Por que parece que “todo mundo está doente ao mesmo tempo”?
Pesquisadora da Fiocruz explica se casos de gripe e resfriado realmente estão aumentando


Vírus respiratórios | Reprodução Getty Images
Provavelmente você já ouviu alguém dizendo que está com gripe, viu uma criança faltando à escola ou conhece alguém se recuperando de um resfriado. Nos últimos dias, essa sensação de que “todo mundo” está doente ao mesmo tempo tem se repetido em diferentes lugares. E não é só impressão.
Em entrevista ao SBT News, a pesquisadora Tatiana Portella, do Programa de Computação Científica da Fiocruz, explica que os dados mais recentes ajudam a entender essa percepção. “Muita gente tem essa impressão de que há mais pessoas doentes agora. Isso faz sentido diante dos dados. Estamos em um período de maior circulação de vírus respiratórios, como influenza e VSR, que podem causar desde quadros leves até formas mais graves, principalmente em crianças, idosos e pessoas com comorbidades”, afirma.
O boletim semanal mais recente da Fiocruz, divulgado no dia 11 de junho e referente à semana epidemiológica 22 (entre 31 de maio e 6 de junho), mostra que o vírus sincicial respiratório (VSR) é o principal responsável pelo aumento das hospitalizações por Síndrome Respiratória Aguda Grave (SRAG).

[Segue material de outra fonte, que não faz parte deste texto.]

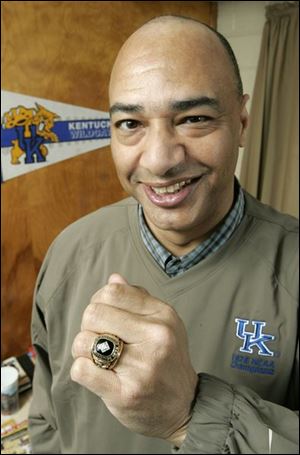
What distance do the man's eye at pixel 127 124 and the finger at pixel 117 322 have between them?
0.21 metres

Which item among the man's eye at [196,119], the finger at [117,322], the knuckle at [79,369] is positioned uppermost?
the man's eye at [196,119]

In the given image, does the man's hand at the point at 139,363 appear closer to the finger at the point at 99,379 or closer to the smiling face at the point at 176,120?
the finger at the point at 99,379

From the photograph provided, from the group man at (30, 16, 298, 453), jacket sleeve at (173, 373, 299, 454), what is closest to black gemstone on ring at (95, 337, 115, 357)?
man at (30, 16, 298, 453)

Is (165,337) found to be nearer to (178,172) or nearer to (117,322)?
(117,322)

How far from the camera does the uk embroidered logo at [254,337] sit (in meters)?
0.58

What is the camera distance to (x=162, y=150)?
402mm

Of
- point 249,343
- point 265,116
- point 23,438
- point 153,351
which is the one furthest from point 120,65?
point 265,116

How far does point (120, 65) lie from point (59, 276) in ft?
1.53

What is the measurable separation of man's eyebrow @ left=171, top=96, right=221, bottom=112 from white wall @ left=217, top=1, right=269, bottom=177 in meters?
0.16

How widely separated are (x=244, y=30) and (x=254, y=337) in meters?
0.65

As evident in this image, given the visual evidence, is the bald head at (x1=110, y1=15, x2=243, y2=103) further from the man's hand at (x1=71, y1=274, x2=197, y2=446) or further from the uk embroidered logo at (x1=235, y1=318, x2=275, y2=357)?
the uk embroidered logo at (x1=235, y1=318, x2=275, y2=357)

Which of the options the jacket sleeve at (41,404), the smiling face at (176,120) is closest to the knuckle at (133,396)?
the smiling face at (176,120)

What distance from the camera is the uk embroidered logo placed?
582 mm

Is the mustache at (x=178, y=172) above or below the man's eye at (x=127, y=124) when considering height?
below
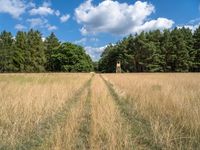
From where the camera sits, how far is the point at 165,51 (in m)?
67.1

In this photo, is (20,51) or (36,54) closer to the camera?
(20,51)

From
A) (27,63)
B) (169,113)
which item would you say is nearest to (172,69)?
(27,63)

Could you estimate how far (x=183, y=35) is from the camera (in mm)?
67750

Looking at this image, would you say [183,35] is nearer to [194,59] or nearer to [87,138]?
[194,59]

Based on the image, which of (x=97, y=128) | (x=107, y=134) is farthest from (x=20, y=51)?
(x=107, y=134)

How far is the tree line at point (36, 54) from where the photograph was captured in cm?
6425

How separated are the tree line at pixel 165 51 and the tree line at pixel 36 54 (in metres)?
15.2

A influenza A também avançou em estados do Sul e do Nordeste, enquanto a influenza B aparece principalmente em parte do Sudeste.

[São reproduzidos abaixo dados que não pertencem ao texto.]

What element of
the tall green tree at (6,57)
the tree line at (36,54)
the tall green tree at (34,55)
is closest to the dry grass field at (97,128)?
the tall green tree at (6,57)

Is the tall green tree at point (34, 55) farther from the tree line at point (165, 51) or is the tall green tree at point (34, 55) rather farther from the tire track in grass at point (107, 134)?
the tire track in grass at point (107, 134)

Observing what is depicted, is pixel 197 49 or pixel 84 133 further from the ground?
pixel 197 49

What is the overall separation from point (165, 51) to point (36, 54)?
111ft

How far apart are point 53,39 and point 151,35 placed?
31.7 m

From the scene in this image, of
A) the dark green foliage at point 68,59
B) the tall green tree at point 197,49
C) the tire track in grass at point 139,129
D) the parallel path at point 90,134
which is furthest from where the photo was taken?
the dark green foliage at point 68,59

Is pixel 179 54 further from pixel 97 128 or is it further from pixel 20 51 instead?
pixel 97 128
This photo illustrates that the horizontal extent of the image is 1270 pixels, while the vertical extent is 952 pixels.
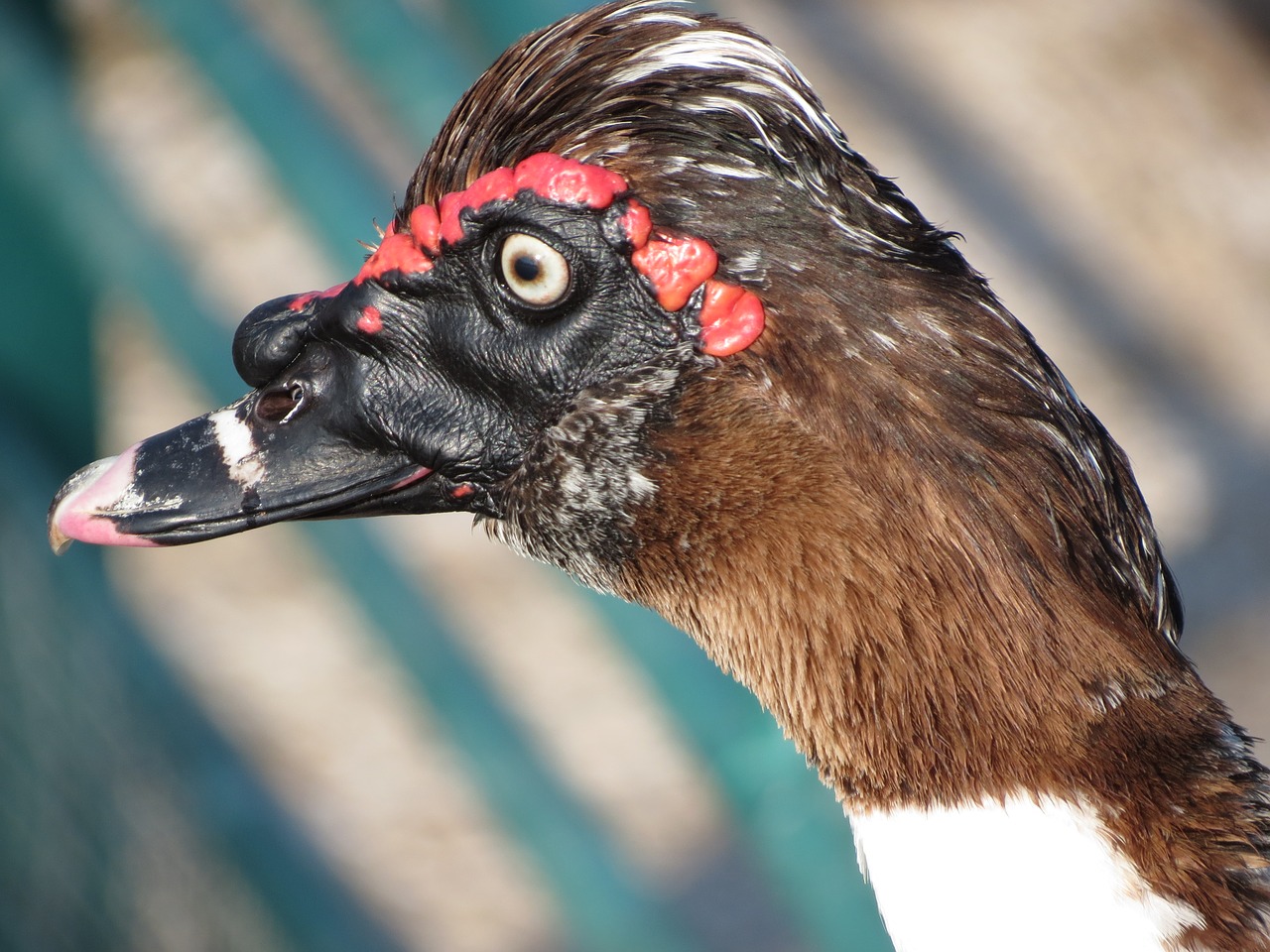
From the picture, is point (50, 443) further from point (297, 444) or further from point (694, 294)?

Nas últimas quatro semanas analisadas, o VSR aparece como o vírus mais frequente entre os casos positivos de SRAG, com 49,6%. Em seguida está o rinovírus, com 24,5%, e a influenza A, com 20,7%. A covid-19 representa 2% dos registros.

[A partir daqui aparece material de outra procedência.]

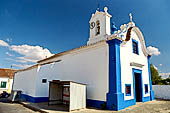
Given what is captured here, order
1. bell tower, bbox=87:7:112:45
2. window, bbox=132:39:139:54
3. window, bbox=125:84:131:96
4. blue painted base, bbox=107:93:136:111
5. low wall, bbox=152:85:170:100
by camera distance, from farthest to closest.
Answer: low wall, bbox=152:85:170:100
bell tower, bbox=87:7:112:45
window, bbox=132:39:139:54
window, bbox=125:84:131:96
blue painted base, bbox=107:93:136:111

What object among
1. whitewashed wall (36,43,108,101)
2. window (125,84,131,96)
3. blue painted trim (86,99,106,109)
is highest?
whitewashed wall (36,43,108,101)

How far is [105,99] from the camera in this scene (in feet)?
25.1

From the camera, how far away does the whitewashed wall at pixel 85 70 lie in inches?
323

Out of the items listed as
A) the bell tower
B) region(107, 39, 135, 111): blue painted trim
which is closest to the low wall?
region(107, 39, 135, 111): blue painted trim

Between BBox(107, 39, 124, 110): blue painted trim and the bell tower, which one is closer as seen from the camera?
BBox(107, 39, 124, 110): blue painted trim

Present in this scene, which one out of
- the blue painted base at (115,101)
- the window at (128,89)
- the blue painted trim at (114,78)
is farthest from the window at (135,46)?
the blue painted base at (115,101)

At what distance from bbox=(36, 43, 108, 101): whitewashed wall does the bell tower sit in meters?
2.65

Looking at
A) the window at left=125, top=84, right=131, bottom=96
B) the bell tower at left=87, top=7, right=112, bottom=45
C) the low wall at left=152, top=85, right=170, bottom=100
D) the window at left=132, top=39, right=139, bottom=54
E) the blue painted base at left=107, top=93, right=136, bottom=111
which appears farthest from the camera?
the low wall at left=152, top=85, right=170, bottom=100

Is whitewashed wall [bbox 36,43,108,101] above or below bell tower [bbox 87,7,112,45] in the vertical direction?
below

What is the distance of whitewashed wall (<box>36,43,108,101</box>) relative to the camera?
323 inches

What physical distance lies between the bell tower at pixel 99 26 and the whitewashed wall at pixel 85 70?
8.68ft

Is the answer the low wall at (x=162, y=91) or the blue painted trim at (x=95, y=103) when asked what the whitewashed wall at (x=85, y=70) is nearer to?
the blue painted trim at (x=95, y=103)

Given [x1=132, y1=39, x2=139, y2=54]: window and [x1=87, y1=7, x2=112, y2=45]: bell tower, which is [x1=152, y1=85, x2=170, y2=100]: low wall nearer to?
[x1=132, y1=39, x2=139, y2=54]: window

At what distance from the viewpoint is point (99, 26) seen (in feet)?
39.0
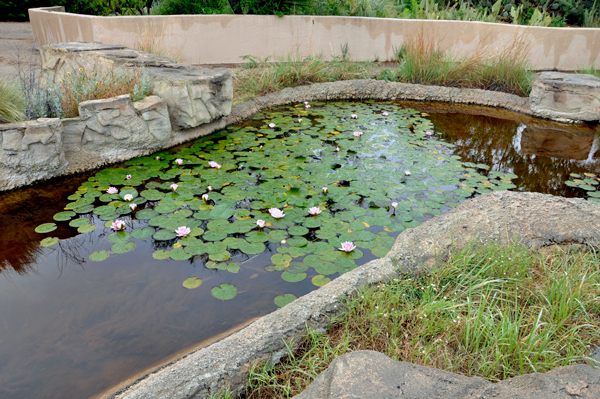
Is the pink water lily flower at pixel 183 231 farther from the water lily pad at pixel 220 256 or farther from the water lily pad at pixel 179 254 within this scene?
the water lily pad at pixel 220 256

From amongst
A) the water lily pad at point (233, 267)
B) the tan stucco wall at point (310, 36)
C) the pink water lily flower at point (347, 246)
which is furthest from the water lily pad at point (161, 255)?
the tan stucco wall at point (310, 36)

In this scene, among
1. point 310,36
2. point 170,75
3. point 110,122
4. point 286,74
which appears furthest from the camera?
point 310,36

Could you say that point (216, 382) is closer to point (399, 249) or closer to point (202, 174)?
point (399, 249)

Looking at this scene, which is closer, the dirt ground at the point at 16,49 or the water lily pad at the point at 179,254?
the water lily pad at the point at 179,254

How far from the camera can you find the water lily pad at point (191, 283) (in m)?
2.14

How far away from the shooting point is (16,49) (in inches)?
291

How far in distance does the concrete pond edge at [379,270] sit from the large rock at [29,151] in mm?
2205

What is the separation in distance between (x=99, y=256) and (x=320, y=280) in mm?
1339

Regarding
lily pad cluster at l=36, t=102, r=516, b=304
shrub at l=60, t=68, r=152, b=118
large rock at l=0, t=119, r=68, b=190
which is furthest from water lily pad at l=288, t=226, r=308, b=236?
shrub at l=60, t=68, r=152, b=118

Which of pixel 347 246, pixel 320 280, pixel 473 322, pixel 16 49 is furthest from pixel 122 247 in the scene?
pixel 16 49

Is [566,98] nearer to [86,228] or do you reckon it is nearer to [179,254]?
[179,254]

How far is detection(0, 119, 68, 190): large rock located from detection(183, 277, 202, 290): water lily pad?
5.84 feet

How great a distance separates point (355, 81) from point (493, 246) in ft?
14.2

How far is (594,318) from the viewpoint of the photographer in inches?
70.3
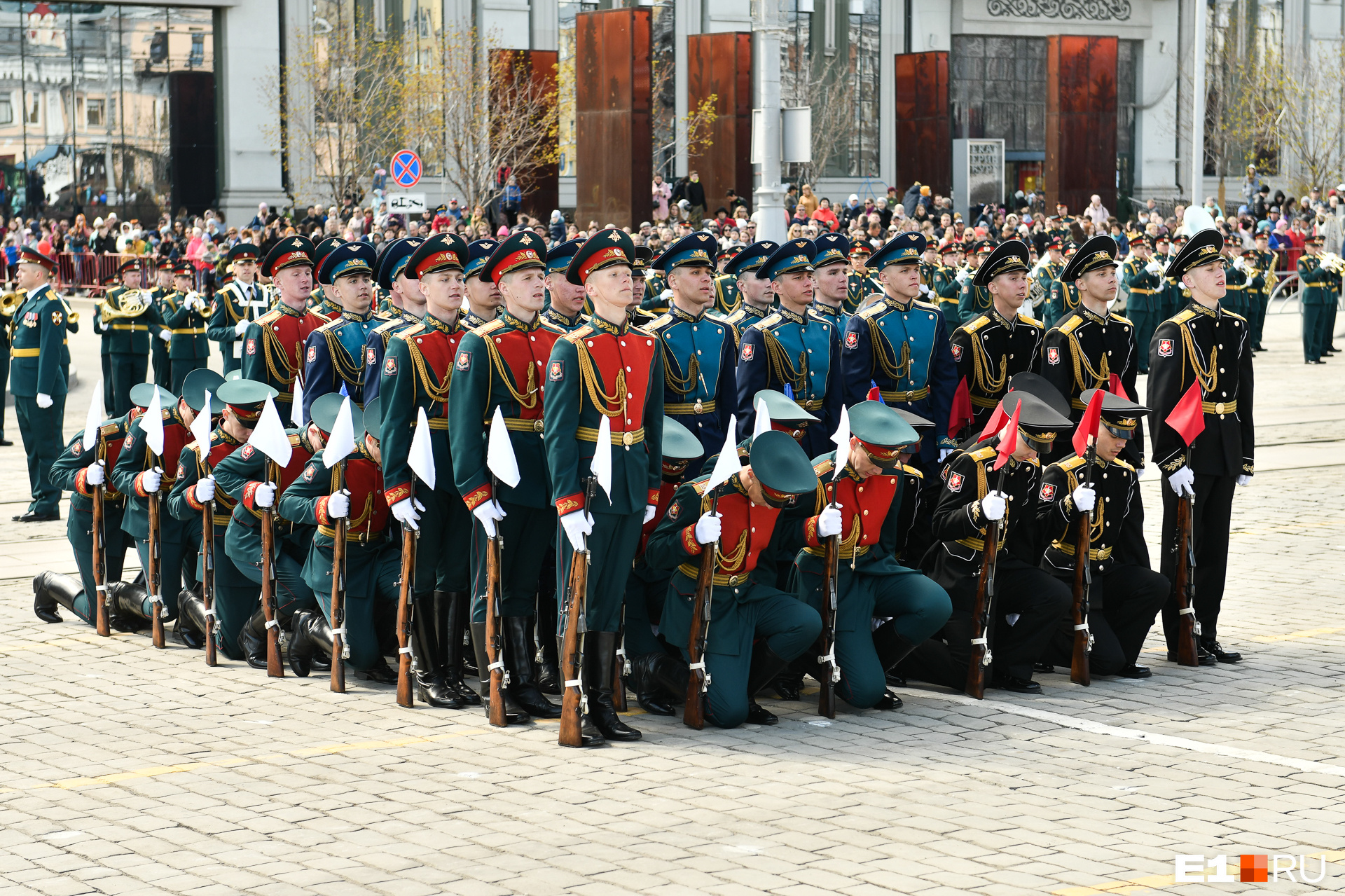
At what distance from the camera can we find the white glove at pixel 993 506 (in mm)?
8039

O levantamento aponta também que 11 estados registram aumento de casos graves nas últimas semanas: Acre, Alagoas, Amapá, Pará, Paraná, Rio Grande do Norte, Rio Grande do Sul, Roraima, Santa Catarina, Sergipe e São Paulo.
Circulação mais intensa no outono e inverno
Esse aumento é esperado nesta época do ano, mas o boletim diz que alguns indicadores estão acima do que costuma ser visto em anos anteriores. “Em parte, a gente espera mais casos de influenza e VSR no outono e inverno. Mas os casos graves por influenza A estão em níveis mais altos do que o habitual em várias regiões”, afirma Tatiana.
Além do padrão sazonal, ambientes mais frios e secos favorecem a circulação dos vírus. E, nessa época, as pessoas passam mais tempo em locais fechados e com pouca ventilação, o que facilita a disseminação dos vírus.
Crianças são as mais afetadas
Os dados também mostram que o aumento das internações atinge principalmente as crianças pequenas.
Entre os menores de 4 anos, o VSR é o principal responsável pelos casos mais graves.
Já entre crianças e adolescentes de 5 a 14 anos, o rinovírus aparece com mais frequência.
Nos demais grupos, a influenza A é mais comum entre jovens, adultos e idosos.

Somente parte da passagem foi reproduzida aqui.